Fat White Family: Der ganz normale Ausnahmezustand
Das vierte Album der britischen Band Fat White Family ist eine Annäherung an menschliche Abgründe. Es ist ein musikalisch abwechslungsreiches und inhaltlich eindringliches bis verstörendes Werk.
Das vierte Album der britischen Band Fat White Family ist eine Annäherung an menschliche Abgründe. Es ist ein musikalisch abwechslungsreiches und inhaltlich eindringliches bis verstörendes Werk.
Die Band Fat White Family aus London gilt als Enfant Terrible des britischen Post-Punks. In der Band-Biografie heißt es, man sei «eine Drogenband mit einem Rockproblem». Schon der Titel des ersten Albums von 2013, «Champagne Holocaust», kratzte an der Grenze des guten Geschmacks. Jetzt kommt das vierte: «Forgiveness is Yours».

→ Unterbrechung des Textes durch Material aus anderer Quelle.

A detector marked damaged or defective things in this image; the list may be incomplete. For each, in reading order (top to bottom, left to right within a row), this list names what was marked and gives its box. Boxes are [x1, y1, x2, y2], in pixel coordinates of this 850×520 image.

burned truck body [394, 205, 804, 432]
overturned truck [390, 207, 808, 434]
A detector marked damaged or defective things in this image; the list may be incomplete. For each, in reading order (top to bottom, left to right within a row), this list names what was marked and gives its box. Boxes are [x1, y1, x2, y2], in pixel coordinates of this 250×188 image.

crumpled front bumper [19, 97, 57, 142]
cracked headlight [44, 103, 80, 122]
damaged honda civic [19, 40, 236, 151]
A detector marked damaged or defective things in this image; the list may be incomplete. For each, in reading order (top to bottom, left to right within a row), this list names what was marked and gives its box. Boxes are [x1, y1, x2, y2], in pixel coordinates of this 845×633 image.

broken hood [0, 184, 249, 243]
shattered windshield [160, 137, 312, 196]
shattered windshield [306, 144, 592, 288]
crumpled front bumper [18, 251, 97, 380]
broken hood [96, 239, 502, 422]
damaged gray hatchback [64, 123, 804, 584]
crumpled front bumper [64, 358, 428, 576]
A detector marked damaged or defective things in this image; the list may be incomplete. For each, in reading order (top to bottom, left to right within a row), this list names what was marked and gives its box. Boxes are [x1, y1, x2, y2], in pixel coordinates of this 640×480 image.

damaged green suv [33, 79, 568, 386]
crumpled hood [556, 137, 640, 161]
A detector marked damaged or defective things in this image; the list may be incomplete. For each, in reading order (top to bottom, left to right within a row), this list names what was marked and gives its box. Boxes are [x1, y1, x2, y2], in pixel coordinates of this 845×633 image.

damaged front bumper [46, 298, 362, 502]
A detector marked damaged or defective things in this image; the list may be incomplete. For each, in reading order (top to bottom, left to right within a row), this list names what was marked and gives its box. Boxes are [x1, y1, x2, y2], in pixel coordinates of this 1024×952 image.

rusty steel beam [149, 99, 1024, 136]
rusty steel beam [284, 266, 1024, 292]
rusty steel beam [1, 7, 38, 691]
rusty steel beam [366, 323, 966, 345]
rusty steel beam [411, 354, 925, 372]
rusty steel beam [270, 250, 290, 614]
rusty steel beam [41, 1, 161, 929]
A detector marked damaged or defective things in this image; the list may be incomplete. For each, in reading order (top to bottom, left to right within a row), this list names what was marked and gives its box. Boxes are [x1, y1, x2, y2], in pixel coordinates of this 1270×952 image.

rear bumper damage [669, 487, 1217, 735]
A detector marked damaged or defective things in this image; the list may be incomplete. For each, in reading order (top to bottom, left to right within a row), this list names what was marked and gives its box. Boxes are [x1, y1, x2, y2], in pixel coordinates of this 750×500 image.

Anlässlich des Tods der ehemaligen Premierministerin Margaret Thatcher im Jahr 2013 machte ein Foto der Band damals medial die Runde: darauf die Bandmitglieder vor einem Pub in London-Brixton, in dem sie zu der Zeit hausten. Mit gereckten Fäusten stehen sie vor einem selbstgemalten Banner mit der Aufschrift: «Die Hexe ist tot!»
«Forgiveness is Yours» (erscheint am 26.4.) handelt laut Frontmann Lias Saoudi vom Leben als ewigem Notfall. Fatalistisch gibt er zu Protokoll, es gehe darum, «nicht mehr zu ahnen, sondern zu wissen, dass dieser Sch*** nie einfacher werden wird... tatsächlich wird es noch viel schlimmer werden».
«Today You Become Man» ist weniger Musiktitel als mit Geräuschen unterlegte Prosa. Eindringlich berichtet Saoudi von einer prägenden Erfahrung seines älteren Bruders Tamlan: Als Fünfjähriger wurde dieser in den 80er-Jahren aus England zum Heimatort ihres algerischen Vaters im Atlasgebirge gebracht.
Während der Vater ihm erzählt, sie würden Bücher kaufen gehen, findet sich der Junge schließlich in einem fremden Wohnzimmer wieder. Auf dem Wohnzimmertisch liegend, mit Holzstab zum Draufbeißen im Mund, wird er ohne Betäubung beschnitten.
Hommage an «Bittersweet Symphony»
Das zugehörige Video ist eine Hommage an «Bittersweet Symphony» von The Verve. Während sich Verve-Frontman Richard Ashcroft rücksichtslos seinen Weg durch London bahnt, rempelt sich Saoudi durch die algerische Stadt Maillot - dem damaligen Tatort.
In einigen eher psychedelischen Tracks wie «John Lennon» meint man einen leichten Hall von Pink Floyd herauszuhören. «Work» ist ein treibender Track, auf dem irgendwas von The Sisters of Mercy mitschwingt.
Die Fat White Family sind Punks, nicht vom Sound her, eher im Geiste. Die elf Titel auf «Forgiveness is Yours» sind abwechslungsreich. Es ist ein unangepasstes Kunstwerk, das auch nach mehrmaligem Hören nicht langweilt.